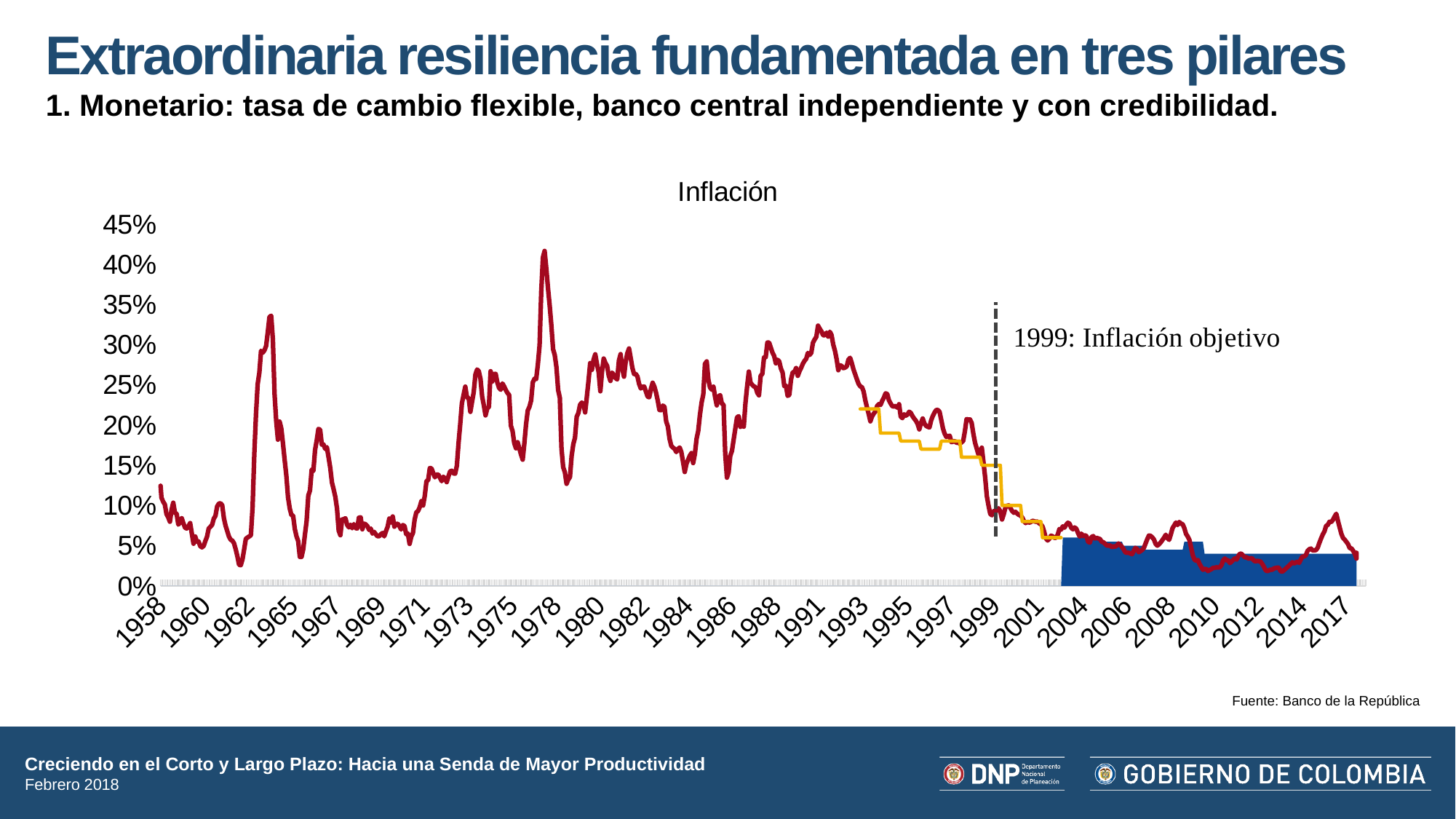
What year does the dashed vertical line on the chart mark? 1999 Does the inflation line generally rise or fall between 1991 and 2017? fall What is the highest value shown on the vertical axis of the chart? 45% Is the peak value of the red inflation line greater or less than 40%? greater What kind of chart is shown on the slide? Line chart What is the last year labelled on the horizontal axis? 2017 What is the first year labelled on the horizontal axis? 1958 What is the title of the chart? Inflación Is the inflation value at the end of the series in 2017 greater or less than 5%? less Is the inflation value around 1991 greater or less than 25%? greater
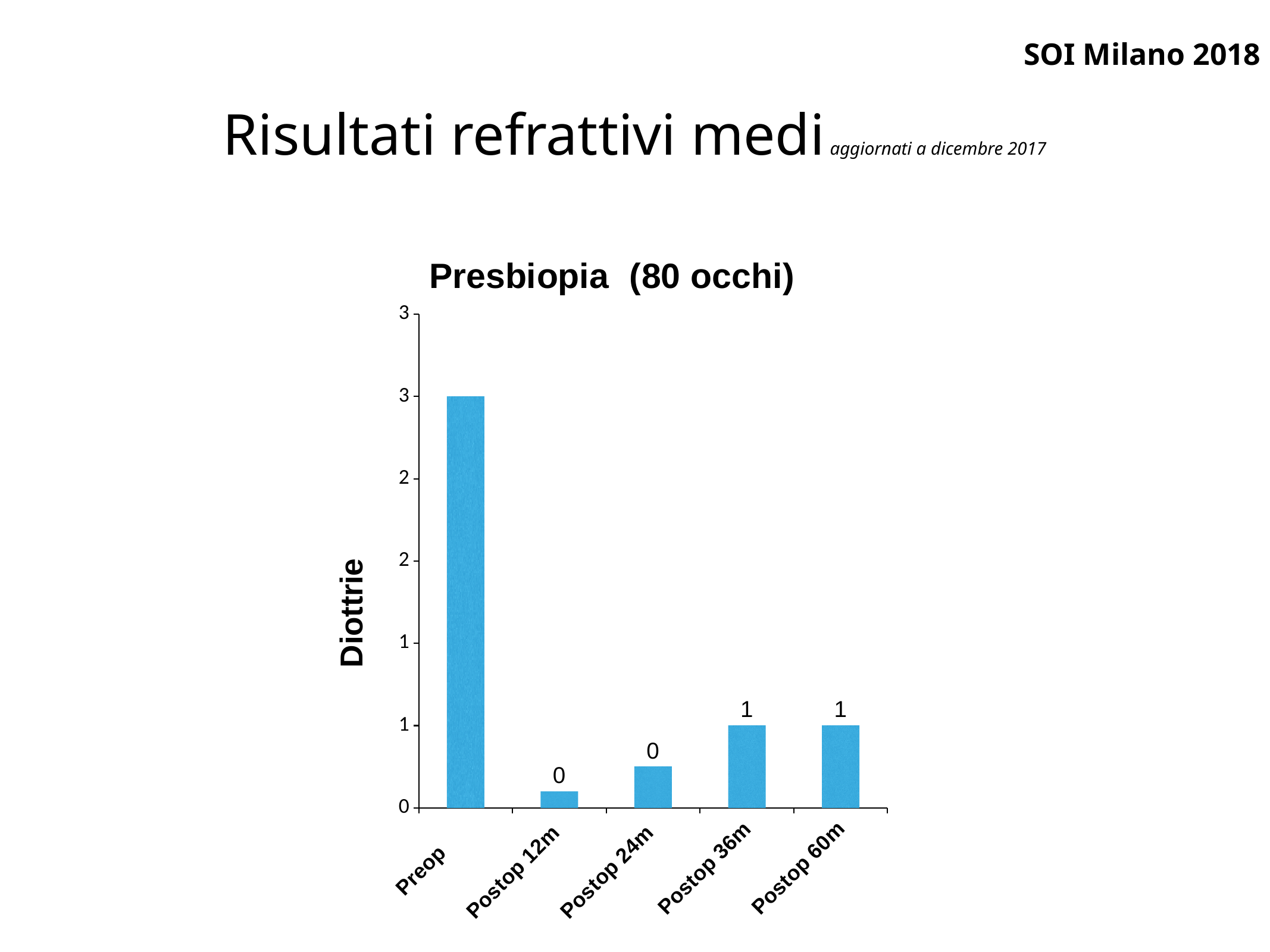
Which category has the highest bar? Preop What is the data label shown for Postop 60m? 1 What is the difference between the labelled values for Postop 36m and Postop 12m? 1 What is the data label shown for Postop 12m? 0 What is the data label shown for Postop 36m? 1 Is the value for Postop 24m greater or less than 1? less Which category has the lowest bar? Postop 12m What kind of chart is shown on the slide? bar chart What is the title of the chart? Presbiopia (80 occhi) How many categories are shown on the x axis? 5 Which is larger, the value for Preop or the value for Postop 36m? Preop Is the value for Preop greater or less than 2? greater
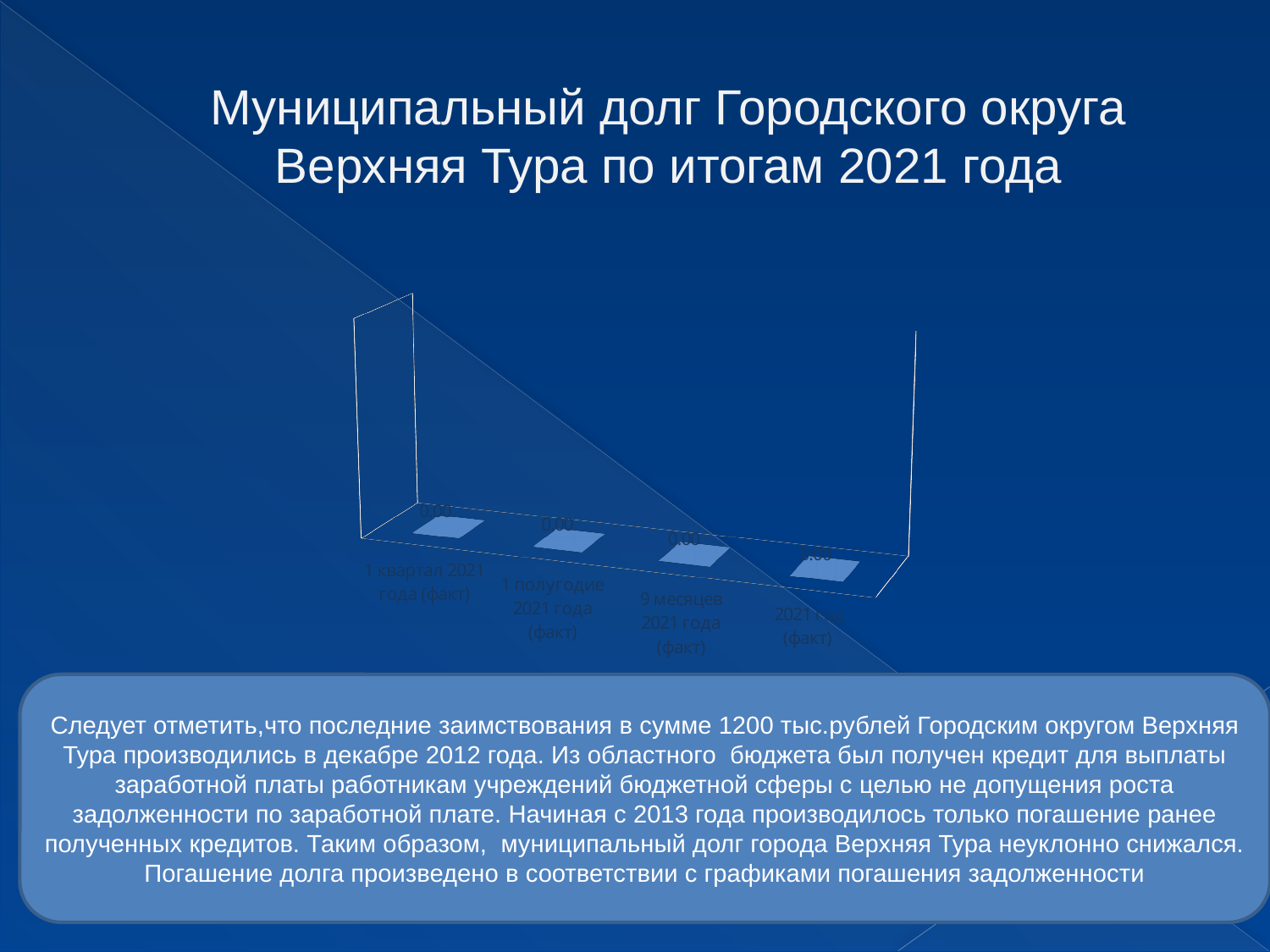
How many categories are plotted on the chart? 4 What is the value shown for "1 квартал 2021 года (факт)"? 0,00 What kind of chart is shown on the slide? Bar chart Do the values rise, fall or stay flat across the categories from left to right? Stay flat What is the value shown for "1 полугодие 2021 года (факт)"? 0,00 What is the first category label on the left of the chart? 1 квартал 2021 года (факт) What is the value shown for "9 месяцев 2021 года (факт)"? 0,00 What is the difference between the values for "1 квартал 2021 года (факт)" and "2021 год (факт)"? 0,00 What is the value shown for "2021 год (факт)"? 0,00 What is the last category label on the right of the chart? 2021 год (факт)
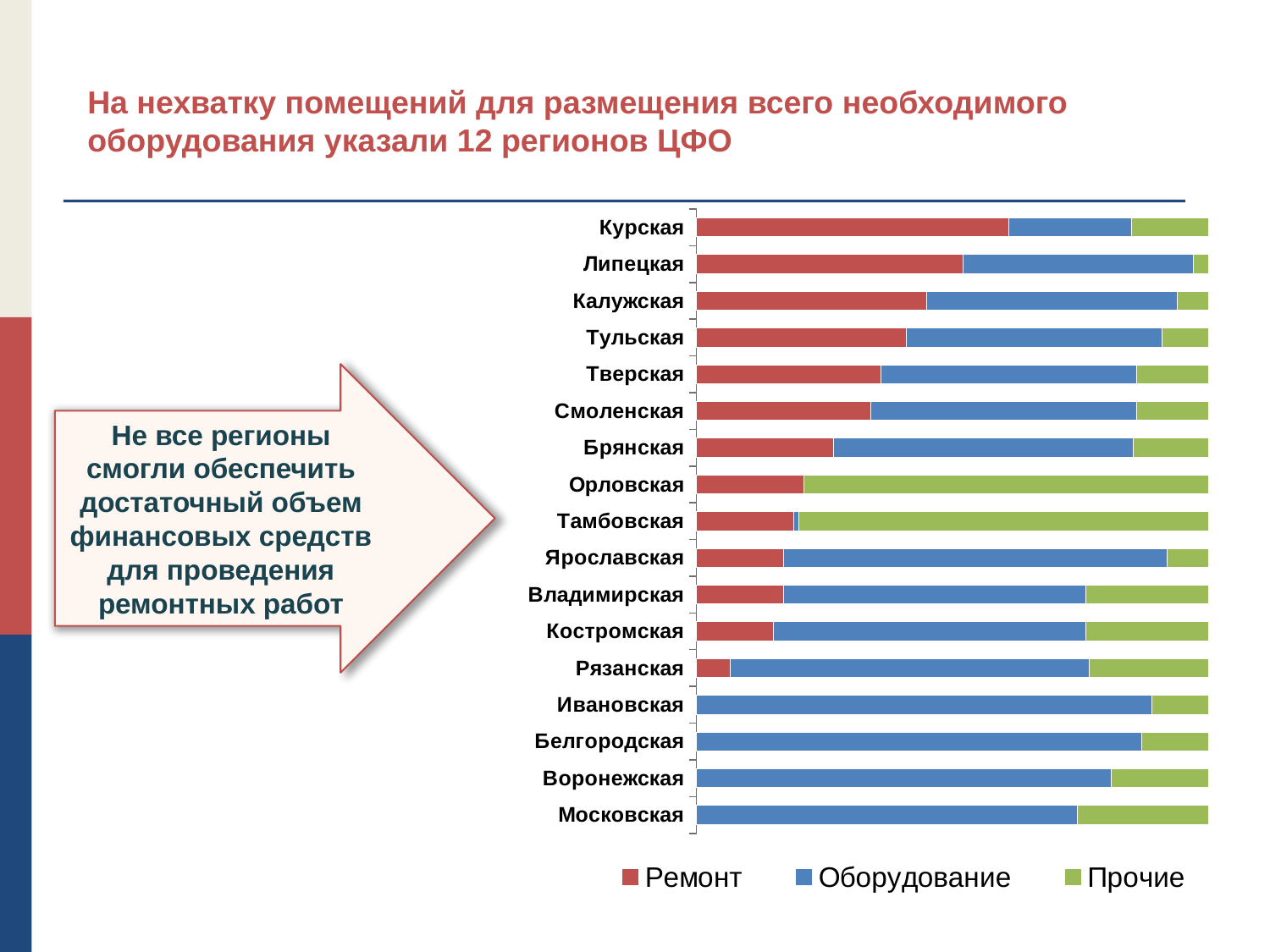
Which region has the smallest non-zero Ремонт segment? Рязанская Which region has the smallest Прочие segment? Липецкая How many regions have no Ремонт segment? 4 Which region has the larger Ремонт segment, Курская or Липецкая? Курская Which region has no Оборудование segment at all? Орловская How many series does the legend list? 3 Which region has the largest Ремонт segment? Курская Which colour represents the Ремонт series? Red What are the three series named in the legend? Ремонт, Оборудование, Прочие What kind of chart is shown on the slide? Stacked horizontal bar chart How many regions are listed on the chart? 17 Which region has the larger Оборудование segment, Московская or Воронежская? Воронежская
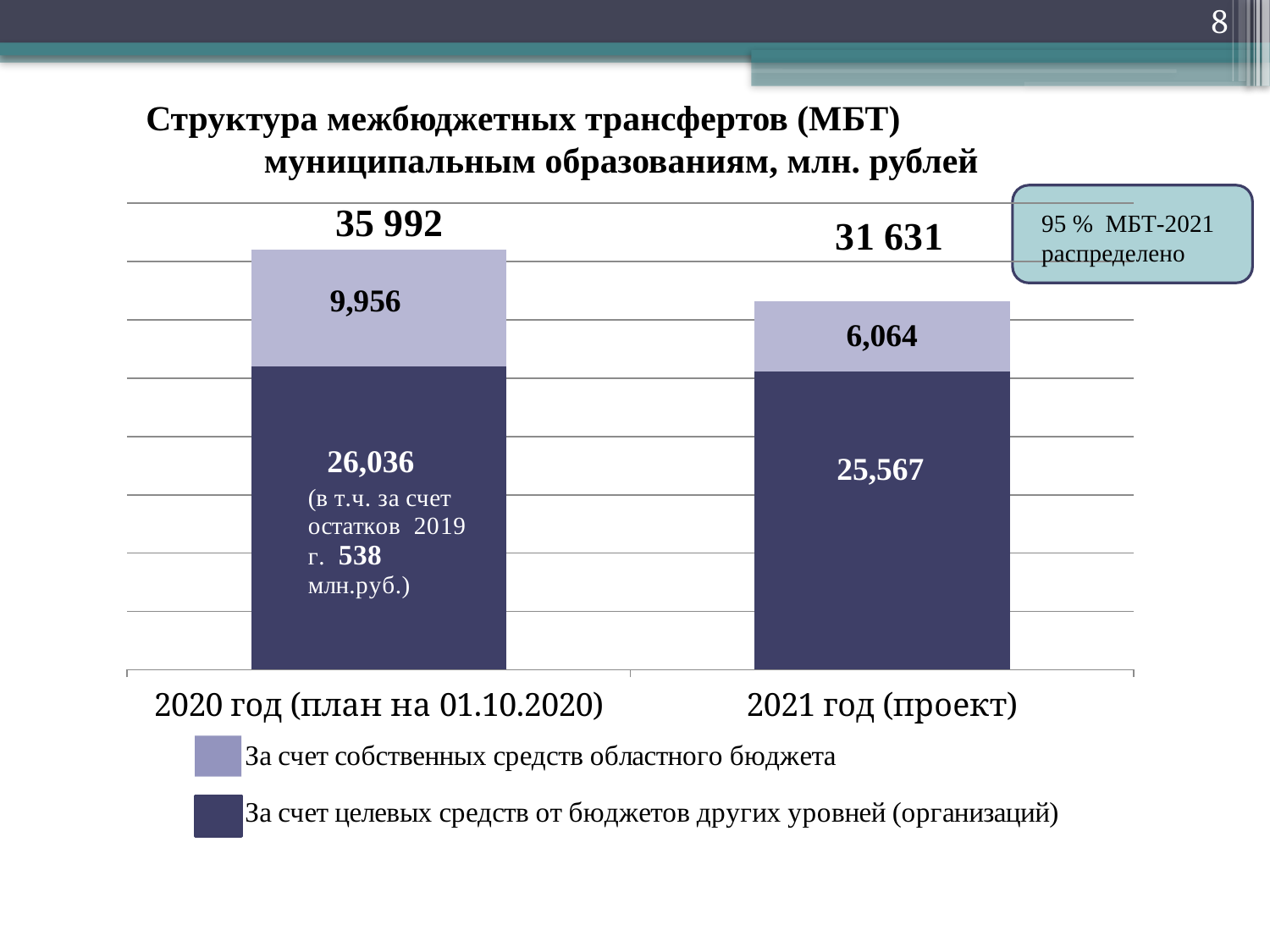
Is the 'За счет целевых средств' value larger in 2020 or in 2021? 2020 What is the total of the stacked bar for 2020 год (план на 01.10.2020)? 35 992 What is the difference between the 'За счет собственных средств областного бюджета' values for 2020 and 2021? 3,892 What is the total of the stacked bar for 2021 год (проект)? 31 631 What type of chart is shown on the slide? stacked bar chart What is the difference between the 'За счет целевых средств от бюджетов других уровней (организаций)' values for 2020 and 2021? 469 What is the value for 'За счет собственных средств областного бюджета' in 2020 год (план на 01.10.2020)? 9,956 How many categories are shown on the x axis? 2 Which year has the higher total of interbudget transfers? 2020 год (план на 01.10.2020) What is the value for 'За счет собственных средств областного бюджета' in 2021 год (проект)? 6,064 How many series does the legend list? 2 What is the value for 'За счет целевых средств от бюджетов других уровней (организаций)' in 2021 год (проект)? 25,567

Ваша задача: Перепишите дословно строки всех записей выше, не включая картинки.

Решение задачи:
What year does the dashed vertical line on the chart mark? 1999 Does the inflation line generally rise or fall between 1991 and 2017? fall What is the highest value shown on the vertical axis of the chart? 45% Is the peak value of the red inflation line greater or less than 40%? greater What kind of chart is shown on the slide? Line chart What is the last year labelled on the horizontal axis? 2017 What is the first year labelled on the horizontal axis? 1958 What is the title of the chart? Inflación Is the inflation value at the end of the series in 2017 greater or less than 5%? less Is the inflation value around 1991 greater or less than 25%? greater
Which category has the highest bar? Preop What is the data label shown for Postop 60m? 1 What is the difference between the labelled values for Postop 36m and Postop 12m? 1 What is the data label shown for Postop 12m? 0 What is the data label shown for Postop 36m? 1 Is the value for Postop 24m greater or less than 1? less Which category has the lowest bar? Postop 12m What kind of chart is shown on the slide? bar chart What is the title of the chart? Presbiopia (80 occhi) How many categories are shown on the x axis? 5 Which is larger, the value for Preop or the value for Postop 36m? Preop Is the value for Preop greater or less than 2? greater
How many categories are plotted on the chart? 4 What is the value shown for "1 квартал 2021 года (факт)"? 0,00 What kind of chart is shown on the slide? Bar chart Do the values rise, fall or stay flat across the categories from left to right? Stay flat What is the value shown for "1 полугодие 2021 года (факт)"? 0,00 What is the first category label on the left of the chart? 1 квартал 2021 года (факт) What is the value shown for "9 месяцев 2021 года (факт)"? 0,00 What is the difference between the values for "1 квартал 2021 года (факт)" and "2021 год (факт)"? 0,00 What is the value shown for "2021 год (факт)"? 0,00 What is the last category label on the right of the chart? 2021 год (факт)
Which region has the smallest non-zero Ремонт segment? Рязанская Which region has the smallest Прочие segment? Липецкая How many regions have no Ремонт segment? 4 Which region has the larger Ремонт segment, Курская or Липецкая? Курская Which region has no Оборудование segment at all? Орловская How many series does the legend list? 3 Which region has the largest Ремонт segment? Курская Which colour represents the Ремонт series? Red What are the three series named in the legend? Ремонт, Оборудование, Прочие What kind of chart is shown on the slide? Stacked horizontal bar chart How many regions are listed on the chart? 17 Which region has the larger Оборудование segment, Московская or Воронежская? Воронежская
Is the 'За счет целевых средств' value larger in 2020 or in 2021? 2020 What is the total of the stacked bar for 2020 год (план на 01.10.2020)? 35 992 What is the difference between the 'За счет собственных средств областного бюджета' values for 2020 and 2021? 3,892 What is the total of the stacked bar for 2021 год (проект)? 31 631 What type of chart is shown on the slide? stacked bar chart What is the difference between the 'За счет целевых средств от бюджетов других уровней (организаций)' values for 2020 and 2021? 469 What is the value for 'За счет собственных средств областного бюджета' in 2020 год (план на 01.10.2020)? 9,956 How many categories are shown on the x axis? 2 Which year has the higher total of interbudget transfers? 2020 год (план на 01.10.2020) What is the value for 'За счет собственных средств областного бюджета' in 2021 год (проект)? 6,064 How many series does the legend list? 2 What is the value for 'За счет целевых средств от бюджетов других уровней (организаций)' in 2021 год (проект)? 25,567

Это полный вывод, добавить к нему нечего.